Finally! Air conditioning in my office--I can breathe deeply again. I think the staff at our local Starbucks has been wondering if I'm homeless.
I have appreciated reading the comments to my last post and wish I could respond to each person personally, to thank them for weighing in, but since you did not leave a URL or way to contact you, I will just say thank you!
Last night in a pique of frustration, I heaved Hollinghurst's The Line of Beauty into the "to be returned" pile. I'm halfway through, and the second hundred pages (there are nearly 400 in the book), do not appear to advance the plot, at least not to my befuddled mind. The middle is mired in the doldrums. The last three nights I have read it, I have found myself again and again reading the words while lost in thought about other things. I have tried to persist, but, Booker-Prize judges, the story is not going anywhere there in the middle!
Onward. I turned to Mitch Cullin's A Slight Trick of the Mind, a novel that imagines the emotional life of Sherlock Holmes in his nineties.

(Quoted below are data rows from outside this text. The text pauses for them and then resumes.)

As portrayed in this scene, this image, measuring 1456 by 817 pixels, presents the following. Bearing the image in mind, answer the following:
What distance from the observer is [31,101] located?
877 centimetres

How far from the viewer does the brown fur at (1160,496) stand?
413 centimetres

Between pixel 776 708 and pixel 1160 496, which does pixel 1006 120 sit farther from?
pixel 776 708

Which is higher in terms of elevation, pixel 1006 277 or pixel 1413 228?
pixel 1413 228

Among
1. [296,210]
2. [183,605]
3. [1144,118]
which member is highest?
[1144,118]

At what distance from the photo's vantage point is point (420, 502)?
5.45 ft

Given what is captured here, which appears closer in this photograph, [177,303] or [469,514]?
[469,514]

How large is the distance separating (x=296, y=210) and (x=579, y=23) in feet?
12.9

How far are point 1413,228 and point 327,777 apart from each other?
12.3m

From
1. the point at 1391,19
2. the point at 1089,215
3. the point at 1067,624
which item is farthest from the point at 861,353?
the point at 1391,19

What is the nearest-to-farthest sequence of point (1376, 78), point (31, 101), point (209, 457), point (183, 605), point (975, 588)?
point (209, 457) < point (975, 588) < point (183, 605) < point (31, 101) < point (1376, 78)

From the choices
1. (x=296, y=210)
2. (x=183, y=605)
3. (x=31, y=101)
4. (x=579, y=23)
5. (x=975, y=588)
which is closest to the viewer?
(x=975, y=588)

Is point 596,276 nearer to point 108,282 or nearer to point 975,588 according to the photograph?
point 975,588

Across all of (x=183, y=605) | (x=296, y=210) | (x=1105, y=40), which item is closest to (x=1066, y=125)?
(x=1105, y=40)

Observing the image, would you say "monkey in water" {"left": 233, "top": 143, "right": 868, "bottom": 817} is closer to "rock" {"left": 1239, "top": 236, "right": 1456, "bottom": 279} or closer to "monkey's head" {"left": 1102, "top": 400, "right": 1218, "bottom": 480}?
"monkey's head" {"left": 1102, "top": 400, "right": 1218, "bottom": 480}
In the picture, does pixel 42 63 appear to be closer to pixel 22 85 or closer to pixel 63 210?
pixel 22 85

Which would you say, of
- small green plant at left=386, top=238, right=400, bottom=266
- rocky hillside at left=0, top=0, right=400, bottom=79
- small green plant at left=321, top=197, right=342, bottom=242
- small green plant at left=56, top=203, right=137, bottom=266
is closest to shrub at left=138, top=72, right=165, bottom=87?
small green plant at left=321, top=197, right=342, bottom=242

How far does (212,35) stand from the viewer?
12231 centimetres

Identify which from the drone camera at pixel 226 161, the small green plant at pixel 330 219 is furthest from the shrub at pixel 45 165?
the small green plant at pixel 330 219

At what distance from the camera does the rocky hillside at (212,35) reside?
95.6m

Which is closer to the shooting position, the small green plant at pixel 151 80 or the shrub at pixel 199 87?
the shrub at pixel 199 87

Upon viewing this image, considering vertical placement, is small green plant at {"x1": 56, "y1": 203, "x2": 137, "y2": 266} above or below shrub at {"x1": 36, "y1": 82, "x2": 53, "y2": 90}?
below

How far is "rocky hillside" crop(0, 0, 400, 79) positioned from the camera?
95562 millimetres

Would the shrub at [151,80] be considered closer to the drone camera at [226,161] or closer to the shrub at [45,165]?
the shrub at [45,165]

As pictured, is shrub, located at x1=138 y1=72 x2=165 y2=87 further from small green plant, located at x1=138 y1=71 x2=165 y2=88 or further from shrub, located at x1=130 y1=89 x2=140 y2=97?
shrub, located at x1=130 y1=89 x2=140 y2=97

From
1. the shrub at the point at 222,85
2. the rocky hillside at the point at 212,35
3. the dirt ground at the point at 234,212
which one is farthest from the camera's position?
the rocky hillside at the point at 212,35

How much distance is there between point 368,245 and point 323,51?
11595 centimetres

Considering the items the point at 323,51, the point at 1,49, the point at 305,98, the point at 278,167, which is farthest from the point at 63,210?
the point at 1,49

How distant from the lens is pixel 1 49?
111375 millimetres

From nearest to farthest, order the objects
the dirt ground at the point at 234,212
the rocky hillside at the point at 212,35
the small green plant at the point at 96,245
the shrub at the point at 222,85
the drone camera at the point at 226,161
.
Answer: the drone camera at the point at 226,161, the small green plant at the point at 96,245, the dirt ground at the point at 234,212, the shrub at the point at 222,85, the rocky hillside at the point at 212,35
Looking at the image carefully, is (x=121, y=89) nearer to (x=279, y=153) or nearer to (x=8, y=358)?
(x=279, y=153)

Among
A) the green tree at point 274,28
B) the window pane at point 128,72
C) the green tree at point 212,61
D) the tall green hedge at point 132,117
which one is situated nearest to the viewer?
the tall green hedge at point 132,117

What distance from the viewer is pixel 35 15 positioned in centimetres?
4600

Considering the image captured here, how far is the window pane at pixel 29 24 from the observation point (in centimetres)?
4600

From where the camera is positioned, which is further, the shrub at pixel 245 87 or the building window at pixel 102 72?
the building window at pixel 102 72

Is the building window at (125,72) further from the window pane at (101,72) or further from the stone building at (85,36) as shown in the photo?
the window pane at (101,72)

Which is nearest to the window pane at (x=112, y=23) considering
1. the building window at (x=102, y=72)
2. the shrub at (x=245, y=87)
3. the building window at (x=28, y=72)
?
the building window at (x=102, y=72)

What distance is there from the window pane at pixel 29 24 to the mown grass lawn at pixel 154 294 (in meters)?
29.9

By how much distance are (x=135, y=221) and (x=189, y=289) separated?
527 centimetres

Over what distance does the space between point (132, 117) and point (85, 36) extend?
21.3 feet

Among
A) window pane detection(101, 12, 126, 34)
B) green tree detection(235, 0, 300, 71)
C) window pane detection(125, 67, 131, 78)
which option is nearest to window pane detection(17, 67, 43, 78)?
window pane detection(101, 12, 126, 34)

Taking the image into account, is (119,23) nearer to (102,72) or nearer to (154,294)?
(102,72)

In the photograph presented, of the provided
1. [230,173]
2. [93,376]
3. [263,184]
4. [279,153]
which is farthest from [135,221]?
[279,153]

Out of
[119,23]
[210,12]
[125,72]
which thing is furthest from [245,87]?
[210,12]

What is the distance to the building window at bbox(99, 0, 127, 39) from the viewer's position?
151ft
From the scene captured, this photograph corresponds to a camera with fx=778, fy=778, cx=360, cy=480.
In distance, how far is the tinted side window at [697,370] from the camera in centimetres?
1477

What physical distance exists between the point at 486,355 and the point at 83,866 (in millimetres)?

A psychological probing of a fictional character that has been portrayed as emotionless intrigues me. Check out Mitch Cullin's Web site--I love it! Inventive, like his fiction.
(I'm sorry that the book link connects to a Washington Post review that you need to sign on for, but it was the only review I could find, and it's well worth reading. Why not sign up? Just give a fake name or something.)
I have appreciated reading the comments to my last post and wish I could respond to each person personally, to thank them for weighing in, but since you did not leave a URL or way to contact you, I will just say thank you!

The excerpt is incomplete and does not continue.